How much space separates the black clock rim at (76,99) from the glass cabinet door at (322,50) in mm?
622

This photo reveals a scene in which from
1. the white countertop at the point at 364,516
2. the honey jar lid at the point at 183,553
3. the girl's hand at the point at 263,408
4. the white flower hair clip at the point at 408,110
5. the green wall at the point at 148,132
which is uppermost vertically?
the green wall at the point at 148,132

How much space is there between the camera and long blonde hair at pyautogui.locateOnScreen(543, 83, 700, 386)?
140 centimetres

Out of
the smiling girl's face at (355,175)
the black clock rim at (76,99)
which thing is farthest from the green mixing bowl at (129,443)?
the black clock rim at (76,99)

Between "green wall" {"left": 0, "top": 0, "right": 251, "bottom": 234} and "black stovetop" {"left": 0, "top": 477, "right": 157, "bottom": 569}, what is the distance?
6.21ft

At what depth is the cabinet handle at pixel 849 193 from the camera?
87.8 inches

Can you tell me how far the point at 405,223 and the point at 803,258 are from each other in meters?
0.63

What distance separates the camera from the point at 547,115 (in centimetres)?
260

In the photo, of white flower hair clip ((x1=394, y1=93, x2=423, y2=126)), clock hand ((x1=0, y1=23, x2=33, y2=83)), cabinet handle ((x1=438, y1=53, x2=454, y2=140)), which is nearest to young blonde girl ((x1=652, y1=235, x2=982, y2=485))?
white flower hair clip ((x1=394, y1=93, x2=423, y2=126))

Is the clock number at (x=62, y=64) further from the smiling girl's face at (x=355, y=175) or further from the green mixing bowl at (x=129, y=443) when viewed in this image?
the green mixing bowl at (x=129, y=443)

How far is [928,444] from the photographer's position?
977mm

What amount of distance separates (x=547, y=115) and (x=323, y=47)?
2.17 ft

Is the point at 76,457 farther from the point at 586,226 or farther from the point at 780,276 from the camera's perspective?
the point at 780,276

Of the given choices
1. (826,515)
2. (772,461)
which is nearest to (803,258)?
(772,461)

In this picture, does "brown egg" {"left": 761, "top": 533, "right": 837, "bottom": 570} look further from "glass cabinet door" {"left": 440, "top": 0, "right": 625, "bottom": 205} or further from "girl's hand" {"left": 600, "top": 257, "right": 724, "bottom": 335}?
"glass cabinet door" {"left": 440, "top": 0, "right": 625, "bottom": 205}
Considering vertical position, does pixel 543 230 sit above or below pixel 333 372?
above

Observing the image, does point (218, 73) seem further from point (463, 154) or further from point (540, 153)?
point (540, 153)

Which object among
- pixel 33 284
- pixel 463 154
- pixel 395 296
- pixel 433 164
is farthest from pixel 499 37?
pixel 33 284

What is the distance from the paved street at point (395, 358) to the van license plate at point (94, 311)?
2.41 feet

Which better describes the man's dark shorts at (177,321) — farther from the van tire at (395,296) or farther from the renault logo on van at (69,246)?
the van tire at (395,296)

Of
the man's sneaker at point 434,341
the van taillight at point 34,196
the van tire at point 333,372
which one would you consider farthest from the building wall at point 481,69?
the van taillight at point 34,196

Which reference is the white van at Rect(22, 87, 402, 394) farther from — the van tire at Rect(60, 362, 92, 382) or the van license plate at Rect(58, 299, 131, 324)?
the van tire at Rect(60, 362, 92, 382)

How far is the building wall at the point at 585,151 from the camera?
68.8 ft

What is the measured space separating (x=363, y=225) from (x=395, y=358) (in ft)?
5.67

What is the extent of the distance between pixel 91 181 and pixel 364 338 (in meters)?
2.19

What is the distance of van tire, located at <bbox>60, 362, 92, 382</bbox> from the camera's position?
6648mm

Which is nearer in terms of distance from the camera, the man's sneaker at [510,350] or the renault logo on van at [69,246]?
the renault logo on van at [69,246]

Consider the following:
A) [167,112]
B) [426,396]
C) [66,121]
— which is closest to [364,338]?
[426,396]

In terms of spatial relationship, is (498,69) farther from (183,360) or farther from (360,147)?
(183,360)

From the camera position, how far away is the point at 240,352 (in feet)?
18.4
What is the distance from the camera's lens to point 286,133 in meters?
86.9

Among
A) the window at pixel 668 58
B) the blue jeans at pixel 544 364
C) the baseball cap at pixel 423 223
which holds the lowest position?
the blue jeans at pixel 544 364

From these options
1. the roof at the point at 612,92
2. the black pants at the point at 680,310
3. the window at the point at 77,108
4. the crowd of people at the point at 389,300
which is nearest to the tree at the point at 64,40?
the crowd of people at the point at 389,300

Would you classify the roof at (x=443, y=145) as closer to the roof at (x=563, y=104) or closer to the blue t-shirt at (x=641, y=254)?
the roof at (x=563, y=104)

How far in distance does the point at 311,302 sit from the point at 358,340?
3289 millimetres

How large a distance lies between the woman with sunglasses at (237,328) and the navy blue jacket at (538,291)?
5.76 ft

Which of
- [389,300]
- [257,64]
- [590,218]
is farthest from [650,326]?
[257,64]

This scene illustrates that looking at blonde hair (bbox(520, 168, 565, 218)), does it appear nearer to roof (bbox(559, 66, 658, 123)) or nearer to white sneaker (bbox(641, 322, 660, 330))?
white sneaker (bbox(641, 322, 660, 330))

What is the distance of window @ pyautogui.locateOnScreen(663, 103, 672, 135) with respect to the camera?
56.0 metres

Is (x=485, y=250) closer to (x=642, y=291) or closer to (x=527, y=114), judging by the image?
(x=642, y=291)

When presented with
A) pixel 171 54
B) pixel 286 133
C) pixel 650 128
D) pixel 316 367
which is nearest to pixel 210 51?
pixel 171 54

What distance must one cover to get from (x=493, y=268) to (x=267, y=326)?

──────

Written request :: Reproduce each line verbatim.

Complete response ::
How much space separates the black clock rim at (76,99) from the glass cabinet door at (322,50) in mm?
622

This photo reveals a scene in which from
1. the white countertop at the point at 364,516
2. the honey jar lid at the point at 183,553
3. the girl's hand at the point at 263,408
4. the white flower hair clip at the point at 408,110
5. the green wall at the point at 148,132
which is uppermost vertically?
the green wall at the point at 148,132

How much space is there between the camera and long blonde hair at pyautogui.locateOnScreen(543, 83, 700, 386)?
140 centimetres

Out of
the smiling girl's face at (355,175)
the black clock rim at (76,99)
which thing is farthest from the green mixing bowl at (129,443)?
the black clock rim at (76,99)

Between "green wall" {"left": 0, "top": 0, "right": 251, "bottom": 234} and "black stovetop" {"left": 0, "top": 477, "right": 157, "bottom": 569}, what is the distance?
6.21ft

At what depth is the cabinet handle at pixel 849 193 from the camera?
87.8 inches

Can you tell me how far the point at 405,223 and the point at 803,258 are from each other in meters?
0.63

What distance separates the camera from the point at 547,115 (in centimetres)?
260

In the photo, of white flower hair clip ((x1=394, y1=93, x2=423, y2=126)), clock hand ((x1=0, y1=23, x2=33, y2=83)), cabinet handle ((x1=438, y1=53, x2=454, y2=140)), which is nearest to young blonde girl ((x1=652, y1=235, x2=982, y2=485))?
white flower hair clip ((x1=394, y1=93, x2=423, y2=126))

Is the clock number at (x=62, y=64) further from the smiling girl's face at (x=355, y=175) or further from the green mixing bowl at (x=129, y=443) when viewed in this image?
the green mixing bowl at (x=129, y=443)

How far is [928,444] from the photographer's position?
977mm

What amount of distance separates (x=547, y=115) and (x=323, y=47)?
2.17 ft

Is the point at 76,457 farther from the point at 586,226 or farther from the point at 780,276 from the camera's perspective?
the point at 780,276

Of the given choices
1. (826,515)
2. (772,461)
which is nearest to (803,258)?
(772,461)

In this picture, does "brown egg" {"left": 761, "top": 533, "right": 837, "bottom": 570} look further from "glass cabinet door" {"left": 440, "top": 0, "right": 625, "bottom": 205} or further from "girl's hand" {"left": 600, "top": 257, "right": 724, "bottom": 335}?
"glass cabinet door" {"left": 440, "top": 0, "right": 625, "bottom": 205}
Considering vertical position, does pixel 543 230 sit above or below pixel 333 372?
above

Observing the image, does point (218, 73) seem further from point (463, 154) or further from point (540, 153)?
point (540, 153)

Which object among
- pixel 33 284
- pixel 463 154
- pixel 395 296
- pixel 433 164
is farthest from pixel 499 37?
pixel 33 284

What is the distance from the paved street at point (395, 358) to the van license plate at point (94, 311)?
2.41 feet

Which better describes the man's dark shorts at (177,321) — farther from the van tire at (395,296) or farther from the renault logo on van at (69,246)?
the van tire at (395,296)

Of
the man's sneaker at point 434,341
the van taillight at point 34,196
the van tire at point 333,372
which one would you consider farthest from the building wall at point 481,69?
the van taillight at point 34,196

Which reference is the white van at Rect(22, 87, 402, 394) farther from — the van tire at Rect(60, 362, 92, 382) or the van license plate at Rect(58, 299, 131, 324)?
the van tire at Rect(60, 362, 92, 382)

How far is the building wall at the point at 585,151 from the camera?
68.8 ft

What is the measured space separating (x=363, y=225) from (x=395, y=358) (in ft)?
5.67

What is the extent of the distance between pixel 91 181 and pixel 364 338 (in meters)?
2.19

What is the distance of van tire, located at <bbox>60, 362, 92, 382</bbox> from the camera's position?
6648mm

Which is nearer in terms of distance from the camera, the man's sneaker at [510,350] or the renault logo on van at [69,246]?
the renault logo on van at [69,246]

Consider the following:
A) [167,112]
B) [426,396]
C) [66,121]
— which is closest to [364,338]?
[426,396]

In terms of spatial relationship, is (498,69) farther from (183,360) or farther from (360,147)?
(183,360)

From the camera position, how far away is the point at 240,352 (in feet)?
18.4
What is the distance from the camera's lens to point 286,133 in meters?
86.9

Among
A) the window at pixel 668 58
B) the blue jeans at pixel 544 364
C) the baseball cap at pixel 423 223
which holds the lowest position?
the blue jeans at pixel 544 364

From these options
1. the roof at the point at 612,92
2. the black pants at the point at 680,310
3. the window at the point at 77,108
4. the crowd of people at the point at 389,300
which is nearest to the tree at the point at 64,40?
the crowd of people at the point at 389,300

Would you classify the roof at (x=443, y=145) as closer to the roof at (x=563, y=104) or closer to the blue t-shirt at (x=641, y=254)?
the roof at (x=563, y=104)

How far in distance does the point at 311,302 sit from the point at 358,340?
3289 millimetres

How large a distance lies between the woman with sunglasses at (237,328) and the navy blue jacket at (538,291)?
5.76 ft

Which of
- [389,300]
- [257,64]
- [590,218]
is farthest from [650,326]?
[257,64]

This scene illustrates that looking at blonde hair (bbox(520, 168, 565, 218)), does it appear nearer to roof (bbox(559, 66, 658, 123)) or nearer to white sneaker (bbox(641, 322, 660, 330))?
white sneaker (bbox(641, 322, 660, 330))

What is the distance of window @ pyautogui.locateOnScreen(663, 103, 672, 135) with respect to the camera?
56.0 metres

Is (x=485, y=250) closer to (x=642, y=291) or closer to (x=527, y=114), judging by the image?
(x=642, y=291)

When presented with
A) pixel 171 54
B) pixel 286 133
C) pixel 650 128
D) pixel 316 367
which is nearest to pixel 210 51?
pixel 171 54

What distance must one cover to get from (x=493, y=268) to (x=267, y=326)?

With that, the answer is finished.